The failure of rival heart drugs has put the spotlight on a novel GlaxoSmithKline compound that will reach a critical stage of testing this year, after languishing in development for years.
Darapladib, which Glaxo discovered with Human Genome Sciences Inc., targets an enzyme called Lp-PLA2 that is linked to artery-clogging plaques.
Industry analysts at Credit Suisse reckon the drug could achieve annual sales of $1.5 billion by 2011, if it works – but it is a big "if."
The failure of Pfizer's torcetrapib and AtheroGenics's AGI-1067, which the U.S. biotech firm was working on with AstraZeneca Plc, has shaken confidence in the ability of firms to get new heart drugs to market.
It also means there are no short cuts for experimental drugs like darapladib, which is designed to offer something above and beyond the statin class of cholesterol-fighting treatments.
As a result, Glaxo has a high-risk but potentially high-reward product on its books, industry analysts believe. The drug is not expected to win approval until after 2010 but, if it succeeds, it could face few if any direct competitors.
AGI-1067, which failed in a pivotal Phase III study last month, was the most advanced experimental drug to address the inflammatory processes behind heart disease.
Doctors have for years looked at simply lowering levels of "bad" LDL cholesterol in order to prevent atherosclerosis, or clogging of arteries, but there is growing recognition that inflammation also plays a key role.
Glaxo's darapladib and Decode Genetics’s veliflapon are the only other anti-inflammatory heart medicines in late-stage development, and testing of Decode's product is on hold due to manufacturing problems.
Dr Albert Hofman of the Erasmus Medical Center in Rotterdam, an expert in the links between Lp-PLA2 and heart attacks and strokes, believes Glaxo's approach makes sense.
"I think Lp-PLA2 is a good candidate, though that is obviously by no means settled," he told Reuters.
Lp-PLA2 is already approved as a cardiovascular risk marker in the United States and a diagnostic test for measuring the enzyme is sold by privately owned DiaDexus.
Hofman says scientific evidence is now needed to prove that inhibiting Lp-PLA2 in the body produces clinical benefits.

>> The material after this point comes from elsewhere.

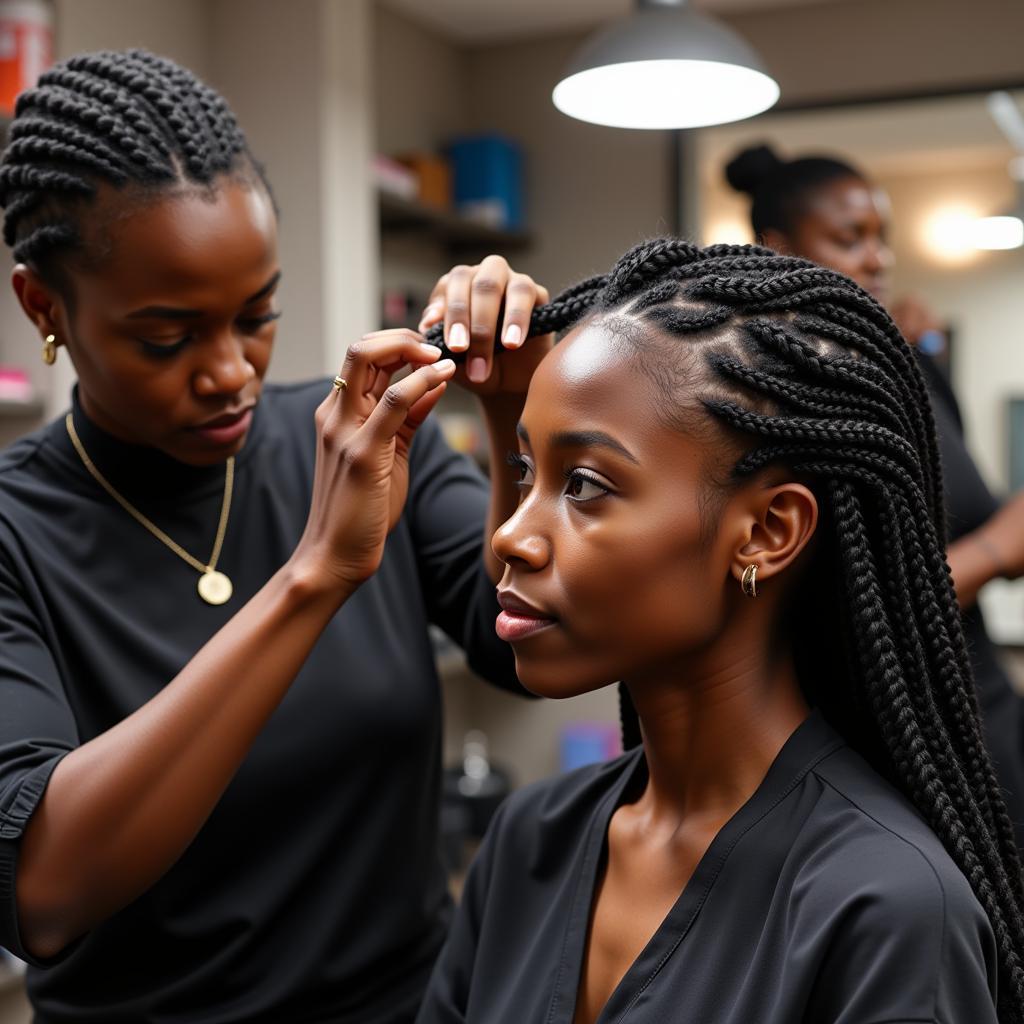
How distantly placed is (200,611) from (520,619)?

That question should start to be answered by the results of a dose-ranging study and, more importantly, an imaging study in the second half of 2007, which will assess the impact of darapladib on arterial plaque by peering inside blood vessels.
"That type of evidence will be crucial," Hofman said.
At one stage, Glaxo had hoped it might be able to seek marketing approval for darapladib based simply on results of intravascular ultrasound, or IVUS, imaging.
But the experience of torcetrapib, which was scrapped after late-stage tests revealed a link to serious adverse cardiac events, means regulators are virtually certain to require long-term clinical outcome trials, analysts believe.
That will push commercialisation into the next decade, by which time Pfizer's hugely successful statin Lipitor – the world's best-selling medicine -- may face generic rivals.
The prospect of stiff competition from cheap generic forms of Lipitor is another factor Glaxo will have to build into calculations as to the commercial viability of darapladib.
At the moment, many analysts are not building sales of darapladib into their estimates since it is still years away from the market and its efficacy remains unproven.
But success in this year's imaging study could change that, according to Gbola Amusa, an analyst at Sanford Bernstein who is a "bull" of Glaxo stock.
Glaxo shares trade on 13 times forecast 2008 earnings, according to Reuters data, below the European sector average of 14.8, due to worries about future growth of top-selling asthma drug Advair and diabetes drug Avandia, coupled with caution about its future drug pipeline.
Amusa believes darapladib could make give a significant boost to Glaxo's annual sales, which reached 23.2 billion pounds ($45.8 billion) last year, led by Advair which brought in 3.3 billion.
"If this unclogs arteries -- and it's a big 'if' -- that's the type of drug that could sell anywhere from $2 billion to $10 billion," he said.
"And even though Glaxo will have to run outcome studies that will take some years to perform, people will know that if this drug works the potential will be very, very large."